The second issue was getting the line spooled. It didn't seem to be coiled perfectly, and I had a bit of a tangle when initially removing the line from the pipe cleaners securing the coil and unraveling the line. It only took about five minutes to get that cleaned up, but still a little pain in the butt.
This line is built with a braided PE core and an "improved" PVC coating on top. MaxCatch says it has a 100-grain rating at 30-feet which puts it right on the money for a 3-weight line per AFFTA standards. Just to make sure, I weighed the head and found their rating to be accurate. As shown below, it has a pretty straightforward line profile with a 45.5 foot head length.
During unboxing/spooling, quality seemed fine, as the entire line was smooth, defect-free, and came equipped with two really clean built-in welded loops. The line's Moss Green shade isn't super interesting to look at, but it's always a safe bet for blending-in while still offering decent visibility to the angler. Another curiosity is that the MaxCatch website shows the line only in Moss Green, but Amazon also offers options for Fluorescent Yellow, Teal Blue, Orange, and Pink depending on line weight size chosen. Confused yet?
I'm actually really happy with how this line has performed thus far. It didn't feel especially slick right out of the box, but it has never had any noticeable issues while casting. In fact, it's been downright pleasant to use and I've caught a lot of fish on it. Tight loops are not a problem, casting is smooth with no flutter or other oddities while in the air, and it floats well throughout the whole length. The long head design of the ECO gives it versatility to effectively cast different fly sizes, including little streamers like I've been throwing.

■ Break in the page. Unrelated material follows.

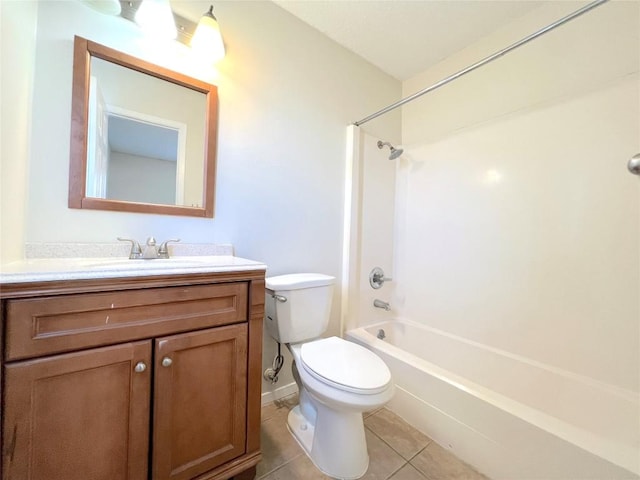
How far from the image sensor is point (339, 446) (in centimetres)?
110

Longevity/durability is by far my biggest question mark with this line, but there's been no problems so far after several trips out with it. Although this has hardly been a long-term test, keep in mind I have ONLY been bank fishing with it, so the line has been dragged over and through things like sand, brush, tall grasses, and a bit of rock. We'll see how long it holds together like new, but so far so good.

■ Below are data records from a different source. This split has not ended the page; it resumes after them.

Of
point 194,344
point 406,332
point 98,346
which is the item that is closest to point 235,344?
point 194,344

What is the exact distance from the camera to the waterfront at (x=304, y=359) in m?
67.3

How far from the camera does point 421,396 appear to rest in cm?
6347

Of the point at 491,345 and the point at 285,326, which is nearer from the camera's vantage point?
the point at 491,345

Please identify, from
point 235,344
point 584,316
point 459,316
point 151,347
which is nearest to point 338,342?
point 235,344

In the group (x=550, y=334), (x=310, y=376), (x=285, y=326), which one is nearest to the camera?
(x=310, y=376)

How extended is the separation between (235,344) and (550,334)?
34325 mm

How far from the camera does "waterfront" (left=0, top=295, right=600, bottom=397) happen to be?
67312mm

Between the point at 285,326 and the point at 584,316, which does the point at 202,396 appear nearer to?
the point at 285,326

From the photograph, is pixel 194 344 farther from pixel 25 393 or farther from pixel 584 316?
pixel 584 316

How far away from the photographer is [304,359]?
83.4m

Finally, the line handles quite well. I haven't experienced any abnormal issues with memory and associated tangling. Since it's built on a limp braided core, the line is nice and supple and can present a fly delicately if needed.
At the price I paid (about $15 but the MaxCatch website shows it for $10), I'm absolutely satisfied with my ECO WF3F line. Now, if I wanted a line for more serious or demanding fly fishing I'd likely stick with one of the "big" brands, but for occasional and/or light-duty usage, I don't see a problem with saving some coin here. Heck, if this line's longevity exceeds expectations, then maybe I've found a new budget-friendly go-to line. I'll be anxious to see how the line lasts over the long-term, but for now I give it a thumbs up!